**Texto apresentado:**
+-------+
Morreu Celeste Rodrigues, a fadista que foi muito mais do
que a irmã de Amália
Irmã mais nova de Amália Rodrigues, iniciou a sua
carreira, sempre autónoma, há 73 anos. Tinha 95 anos e nos últimos tempos
tornara-se uma das preferências de Madonna. O velório é esta quinta-feira no
Pátio da Galé, a partir das 19h, seguindo o funeral sexta-feira, às 14h30, para
o Cemitério dos Prazeres.
Nuno Pacheco e
Lucinda Canelas, 1 de Agosto de 2018
Foi o neto, Diogo
Varela Silva, quem primeiro anunciou a morte da fadista Celeste Rodrigues, esta
quarta-feira, aos 95 anos, confirmando depois a notícia à agência Lusa: “É com
um enorme peso no coração que vos dou a notícia da partida da minha Celestinha,
da nossa Celeste. Hoje deixou uma vida plena do que quis e sonhou. Amou muito e
foi amada, mas, acima de tudo, foi a pedra basilar da nossa família, da minha
mãe, da minha tia, dos meus irmãos, sobrinhos e filhos, somos todos
orgulhosamente fruto do ser humano extraordinário que ela foi”, escreveu na
rede social Facebook. O corpo da fadista será velado esta quinta-feira, a
partir das 19h, no Pátio da Galé, em Lisboa (entrada pela Praça do Comércio), e
o funeral sairá na sexta-feira, às 14h30, para o Cemitério dos Prazeres.
Nascida no Fundão,
em 14 de Março de 1923, de onde saiu para Lisboa com apenas cinco anos, a irmã
de Amália Rodrigues iniciou a carreira há 73 anos, ao aceitar o convite feito
pelo empresário José Miguel (1908-1972), detentor de vários teatros e casas de
fado, entre os quais o Café Casablanca. Mas foi a cantar canções tradicionais
da Beira, ensinadas pela mãe, e os fados ouvidos na rua “aos ceguinhos”, como
contava em 2014 numa entrevista ao PÚBLICO, que começou por ganhar uma voz que
ficaria para sempre associada à linhagem do fado castiço. Da infância pobre que
viveu na Beira Baixa retinha sobretudo a força da mãe e a presença musical do
pai, “que tocava muito bem”, lembrava na mesma entrevista: “A pobreza: nem
dávamos por isso. A minha mãe ia ao campo, buscar qualquer coisa para fazer uma
refeição, espargos, míscaros. Aquela fome, fome, fome, nunca passámos. Podíamos
não ter os bifes, essas coisas de que as pessoas precisam também. Mas não
dávamos por essa necessidade.”
+-------+
Reproduza palavra por palavra o trecho do texto sobre Celeste Rodrigues que vai de “Nuno Pacheco e” até “para o Cemitério dos Prazeres.”. Não é necessário consultar a listagem.

**Material recolhido:**
+-------+
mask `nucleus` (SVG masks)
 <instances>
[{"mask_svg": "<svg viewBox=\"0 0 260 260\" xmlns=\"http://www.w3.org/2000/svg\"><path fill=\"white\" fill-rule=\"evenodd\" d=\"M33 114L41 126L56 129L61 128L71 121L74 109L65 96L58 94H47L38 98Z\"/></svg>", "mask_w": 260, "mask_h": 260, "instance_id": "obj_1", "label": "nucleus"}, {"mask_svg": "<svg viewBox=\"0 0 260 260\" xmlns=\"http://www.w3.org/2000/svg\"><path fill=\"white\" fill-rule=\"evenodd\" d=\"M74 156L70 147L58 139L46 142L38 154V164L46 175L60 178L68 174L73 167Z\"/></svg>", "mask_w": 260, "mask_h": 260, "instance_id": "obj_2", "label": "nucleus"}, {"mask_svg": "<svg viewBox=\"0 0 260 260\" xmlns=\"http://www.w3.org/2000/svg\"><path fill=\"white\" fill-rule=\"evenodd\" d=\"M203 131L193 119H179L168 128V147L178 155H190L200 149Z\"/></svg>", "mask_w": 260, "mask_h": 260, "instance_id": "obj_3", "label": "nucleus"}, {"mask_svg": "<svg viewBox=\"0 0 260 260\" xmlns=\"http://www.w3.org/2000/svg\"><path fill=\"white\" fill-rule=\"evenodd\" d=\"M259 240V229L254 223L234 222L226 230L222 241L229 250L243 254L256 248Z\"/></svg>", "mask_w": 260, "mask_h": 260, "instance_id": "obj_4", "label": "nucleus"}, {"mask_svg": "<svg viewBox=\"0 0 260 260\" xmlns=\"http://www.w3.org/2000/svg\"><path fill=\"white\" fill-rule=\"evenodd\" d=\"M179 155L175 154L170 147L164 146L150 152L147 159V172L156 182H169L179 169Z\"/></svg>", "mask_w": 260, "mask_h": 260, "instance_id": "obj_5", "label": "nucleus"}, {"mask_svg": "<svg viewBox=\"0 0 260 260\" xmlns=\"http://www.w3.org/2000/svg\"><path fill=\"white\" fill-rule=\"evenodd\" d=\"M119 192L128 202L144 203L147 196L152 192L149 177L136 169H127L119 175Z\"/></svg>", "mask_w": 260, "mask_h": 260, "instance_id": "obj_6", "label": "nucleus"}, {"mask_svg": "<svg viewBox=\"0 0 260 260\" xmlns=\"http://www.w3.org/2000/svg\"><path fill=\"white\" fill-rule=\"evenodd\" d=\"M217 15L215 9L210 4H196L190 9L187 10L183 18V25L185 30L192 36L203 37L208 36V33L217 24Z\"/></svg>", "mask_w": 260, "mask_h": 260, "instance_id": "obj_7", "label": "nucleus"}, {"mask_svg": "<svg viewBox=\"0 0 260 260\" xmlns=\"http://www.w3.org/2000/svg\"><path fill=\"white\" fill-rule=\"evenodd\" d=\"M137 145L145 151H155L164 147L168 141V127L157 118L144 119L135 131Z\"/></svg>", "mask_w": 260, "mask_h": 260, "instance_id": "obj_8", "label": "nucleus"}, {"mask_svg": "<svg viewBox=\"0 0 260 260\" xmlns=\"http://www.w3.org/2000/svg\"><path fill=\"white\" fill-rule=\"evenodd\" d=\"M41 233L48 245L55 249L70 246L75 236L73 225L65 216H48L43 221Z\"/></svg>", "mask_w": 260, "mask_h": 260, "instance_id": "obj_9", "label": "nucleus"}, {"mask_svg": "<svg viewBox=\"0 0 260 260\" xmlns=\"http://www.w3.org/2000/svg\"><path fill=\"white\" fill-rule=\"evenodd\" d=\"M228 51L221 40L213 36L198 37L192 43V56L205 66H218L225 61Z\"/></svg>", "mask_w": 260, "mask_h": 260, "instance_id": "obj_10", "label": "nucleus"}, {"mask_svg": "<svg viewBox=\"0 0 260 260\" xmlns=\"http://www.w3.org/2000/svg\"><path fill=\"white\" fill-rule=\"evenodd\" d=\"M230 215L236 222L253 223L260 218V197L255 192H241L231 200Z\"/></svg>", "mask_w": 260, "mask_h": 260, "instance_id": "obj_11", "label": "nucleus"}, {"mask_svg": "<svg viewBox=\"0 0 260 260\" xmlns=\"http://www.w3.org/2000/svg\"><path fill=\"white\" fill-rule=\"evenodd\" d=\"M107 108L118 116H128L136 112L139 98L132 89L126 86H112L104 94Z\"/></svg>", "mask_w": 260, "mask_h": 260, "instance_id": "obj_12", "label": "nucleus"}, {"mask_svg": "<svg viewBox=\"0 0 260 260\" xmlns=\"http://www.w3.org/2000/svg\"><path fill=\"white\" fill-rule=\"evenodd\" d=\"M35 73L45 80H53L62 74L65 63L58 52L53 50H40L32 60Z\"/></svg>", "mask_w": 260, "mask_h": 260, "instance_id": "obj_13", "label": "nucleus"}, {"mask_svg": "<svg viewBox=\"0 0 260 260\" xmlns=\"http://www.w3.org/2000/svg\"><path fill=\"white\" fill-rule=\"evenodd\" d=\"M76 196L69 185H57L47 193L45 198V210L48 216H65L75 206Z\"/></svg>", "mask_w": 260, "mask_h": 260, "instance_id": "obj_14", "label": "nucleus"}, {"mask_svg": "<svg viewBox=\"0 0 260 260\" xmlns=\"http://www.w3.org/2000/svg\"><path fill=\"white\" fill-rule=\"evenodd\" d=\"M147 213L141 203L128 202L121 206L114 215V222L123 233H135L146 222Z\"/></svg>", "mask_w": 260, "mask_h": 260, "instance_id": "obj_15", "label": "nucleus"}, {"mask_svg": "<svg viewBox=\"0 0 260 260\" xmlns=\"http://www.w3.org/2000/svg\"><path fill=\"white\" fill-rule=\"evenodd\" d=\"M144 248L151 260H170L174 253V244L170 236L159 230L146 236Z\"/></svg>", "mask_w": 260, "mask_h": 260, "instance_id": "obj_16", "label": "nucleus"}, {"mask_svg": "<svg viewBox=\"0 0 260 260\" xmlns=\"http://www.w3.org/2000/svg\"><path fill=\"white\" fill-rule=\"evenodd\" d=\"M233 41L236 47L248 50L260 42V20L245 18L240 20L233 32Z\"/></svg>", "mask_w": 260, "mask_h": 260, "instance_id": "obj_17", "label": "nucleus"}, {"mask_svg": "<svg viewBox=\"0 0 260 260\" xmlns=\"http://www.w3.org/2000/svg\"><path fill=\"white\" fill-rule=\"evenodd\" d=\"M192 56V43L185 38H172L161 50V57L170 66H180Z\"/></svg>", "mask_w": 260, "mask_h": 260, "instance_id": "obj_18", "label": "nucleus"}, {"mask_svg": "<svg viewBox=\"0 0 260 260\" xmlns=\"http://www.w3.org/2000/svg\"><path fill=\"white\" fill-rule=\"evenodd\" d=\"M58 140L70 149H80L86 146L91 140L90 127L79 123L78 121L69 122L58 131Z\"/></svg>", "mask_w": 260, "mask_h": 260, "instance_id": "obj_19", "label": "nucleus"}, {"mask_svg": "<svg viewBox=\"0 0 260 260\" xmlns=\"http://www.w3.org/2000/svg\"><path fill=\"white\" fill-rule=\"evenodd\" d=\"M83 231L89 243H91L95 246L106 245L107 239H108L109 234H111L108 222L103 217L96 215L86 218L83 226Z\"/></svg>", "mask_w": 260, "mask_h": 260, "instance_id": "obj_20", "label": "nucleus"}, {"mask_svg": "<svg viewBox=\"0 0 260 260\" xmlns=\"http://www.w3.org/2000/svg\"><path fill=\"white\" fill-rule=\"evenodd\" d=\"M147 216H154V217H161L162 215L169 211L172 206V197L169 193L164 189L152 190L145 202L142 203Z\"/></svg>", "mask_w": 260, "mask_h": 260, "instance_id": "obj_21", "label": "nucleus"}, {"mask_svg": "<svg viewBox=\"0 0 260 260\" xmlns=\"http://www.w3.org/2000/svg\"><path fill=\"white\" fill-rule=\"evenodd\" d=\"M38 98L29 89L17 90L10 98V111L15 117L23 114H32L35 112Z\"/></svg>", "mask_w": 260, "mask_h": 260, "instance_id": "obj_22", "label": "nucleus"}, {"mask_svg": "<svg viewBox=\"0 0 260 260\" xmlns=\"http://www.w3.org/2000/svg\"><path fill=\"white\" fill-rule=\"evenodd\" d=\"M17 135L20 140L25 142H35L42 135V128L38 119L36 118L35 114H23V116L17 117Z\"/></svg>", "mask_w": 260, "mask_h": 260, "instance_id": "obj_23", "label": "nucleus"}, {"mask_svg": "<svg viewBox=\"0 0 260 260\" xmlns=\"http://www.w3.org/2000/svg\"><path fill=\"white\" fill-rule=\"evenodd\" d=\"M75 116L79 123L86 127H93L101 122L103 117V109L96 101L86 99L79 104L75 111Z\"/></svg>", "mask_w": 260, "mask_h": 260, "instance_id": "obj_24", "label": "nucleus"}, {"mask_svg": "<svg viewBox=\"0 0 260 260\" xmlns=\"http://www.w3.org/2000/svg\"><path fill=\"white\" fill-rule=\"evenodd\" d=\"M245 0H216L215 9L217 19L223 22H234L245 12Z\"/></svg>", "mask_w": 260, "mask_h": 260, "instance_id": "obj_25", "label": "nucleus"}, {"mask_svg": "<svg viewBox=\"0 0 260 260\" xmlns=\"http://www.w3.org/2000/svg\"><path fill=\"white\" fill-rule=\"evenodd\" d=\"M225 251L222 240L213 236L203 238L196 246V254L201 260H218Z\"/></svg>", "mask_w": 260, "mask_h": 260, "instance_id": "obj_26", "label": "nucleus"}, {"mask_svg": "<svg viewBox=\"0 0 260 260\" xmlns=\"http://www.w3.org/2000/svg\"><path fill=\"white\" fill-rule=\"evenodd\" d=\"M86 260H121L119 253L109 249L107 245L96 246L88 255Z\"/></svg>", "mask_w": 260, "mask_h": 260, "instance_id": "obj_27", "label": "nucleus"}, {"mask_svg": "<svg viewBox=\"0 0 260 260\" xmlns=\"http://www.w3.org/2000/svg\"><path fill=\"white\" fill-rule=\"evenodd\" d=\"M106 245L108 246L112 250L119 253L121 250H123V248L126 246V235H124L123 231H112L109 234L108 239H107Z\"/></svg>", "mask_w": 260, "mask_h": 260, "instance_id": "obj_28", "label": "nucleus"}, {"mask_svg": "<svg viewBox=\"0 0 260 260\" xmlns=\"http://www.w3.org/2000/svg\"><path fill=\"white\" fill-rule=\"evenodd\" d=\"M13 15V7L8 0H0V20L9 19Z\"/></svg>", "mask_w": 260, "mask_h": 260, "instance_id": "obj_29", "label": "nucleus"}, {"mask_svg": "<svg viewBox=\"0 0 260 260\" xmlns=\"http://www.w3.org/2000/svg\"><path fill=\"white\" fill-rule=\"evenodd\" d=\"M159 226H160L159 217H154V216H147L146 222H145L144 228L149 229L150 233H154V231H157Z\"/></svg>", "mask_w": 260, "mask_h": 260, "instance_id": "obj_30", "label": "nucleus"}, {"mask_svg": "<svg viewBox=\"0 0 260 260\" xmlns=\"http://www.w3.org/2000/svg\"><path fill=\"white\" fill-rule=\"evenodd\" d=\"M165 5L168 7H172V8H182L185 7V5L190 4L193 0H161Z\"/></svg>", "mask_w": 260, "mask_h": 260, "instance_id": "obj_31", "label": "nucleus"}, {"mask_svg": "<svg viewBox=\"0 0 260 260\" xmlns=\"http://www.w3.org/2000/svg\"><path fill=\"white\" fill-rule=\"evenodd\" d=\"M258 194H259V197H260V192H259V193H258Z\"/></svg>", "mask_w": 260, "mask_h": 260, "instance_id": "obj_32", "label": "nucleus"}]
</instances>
+-------+
**Resposta escrita:**
Nuno Pacheco e
Lucinda Canelas, 1 de Agosto de 2018
Foi o neto, Diogo
Varela Silva, quem primeiro anunciou a morte da fadista Celeste Rodrigues, esta
quarta-feira, aos 95 anos, confirmando depois a notícia à agência Lusa: “É com
um enorme peso no coração que vos dou a notícia da partida da minha Celestinha,
da nossa Celeste. Hoje deixou uma vida plena do que quis e sonhou. Amou muito e
foi amada, mas, acima de tudo, foi a pedra basilar da nossa família, da minha
mãe, da minha tia, dos meus irmãos, sobrinhos e filhos, somos todos
orgulhosamente fruto do ser humano extraordinário que ela foi”, escreveu na
rede social Facebook. O corpo da fadista será velado esta quinta-feira, a
partir das 19h, no Pátio da Galé, em Lisboa (entrada pela Praça do Comércio), e
o funeral sairá na sexta-feira, às 14h30, para o Cemitério dos Prazeres.